*Passage given*
RFR: 8266557: assert(SafepointMechanism::local_poll_armed(_handshakee)) failed: Must be [v3]

Tue Jun 1 19:30:26 UTC 2021

On Fri, 28 May 2021 07:45:33 GMT, Robbin Ehn <rehn at openjdk.org> wrote:

>> Please consider this change-set which address the issue on hand.
>> 
>> I identified two problems:
>> 
>> - is_locked() uses the _owner field which is unordered (no storestore|storeload) on store-side.
>> Fixed by leaving the handshakee being processed in queue until completed.
>> And remove looping, since if ever the queue is empty the handshakee may processed.
>> If ever want to loop again, we must make sure queue is not empty before removing the processed handshake.
>> But there is, at this moment, no performance benefit to that, so I chosse the simple, easy to reason about version. (some crazy stress test can see a difference)
>> 
>> Note that I'll do a follow-up and make is_locked() ifdef ASSERT only.
>> 
>> - have_non_self_executable_operation() only provide correct acquire if first in queue matched, if second item matched it could be re-orderd with reading the poll state.
>> Fixed by adding a loadload.
>> 
>> I could at first reproduce by checking _active_handshaker in update_poll (~1/50) and an increase in the test time by ten.
>> (real reprod ~1/400 with increased test time)

*Recorded information*

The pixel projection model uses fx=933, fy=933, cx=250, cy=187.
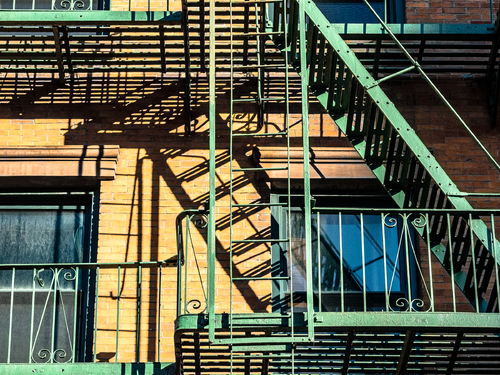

*Required work*
a) In the code review message, what was added to fix the problem with have_non_self_executable_operation()?
b) Transcribe the portion of the code review message starting at "On Fri, 28 May" and ending at "handshakee may processed.".
c) Write the next part of the code review message about the handshake assertion failure, picking up right after its final sentence.

*Answers to the tasks*
a) A loadload.

b)
On Fri, 28 May 2021 07:45:33 GMT, Robbin Ehn <rehn at openjdk.org> wrote:

>> Please consider this change-set which address the issue on hand.
>> 
>> I identified two problems:
>> 
>> - is_locked() uses the _owner field which is unordered (no storestore|storeload) on store-side.
>> Fixed by leaving the handshakee being processed in queue until completed.
>> And remove looping, since if ever the queue is empty the handshakee may processed.

c)
>> If we are updating the poll there should not be an active handshaker.
>> The above fixed the issue.
>> But after a rebase when I was trying to pin point the issue I could no longer reproduce even without any changes.
>> 
>> Added Atomic store/load to _active_handshaker since it may be concurrently loaded (it may only be used to ask if current thread is active handshaker).
>> 
>> Passes stressing relevant test on aarch64 and t1-7.
>> 
>> Thanks, Robbin
>
> Robbin Ehn has updated the pull request with a new target base due to a merge or a rebase. The incremental webrev excludes the unrelated changes brought in by the merge/rebase. The pull request contains four additional commits since the last revision:
> 
>  - Merge branch 'master' into handshakee
>  - Small update
>  - Merge branch 'master' into handshakee
>  - Fix

Hi Robbin,

I think your patch looks good and fixes the issue with is_locked().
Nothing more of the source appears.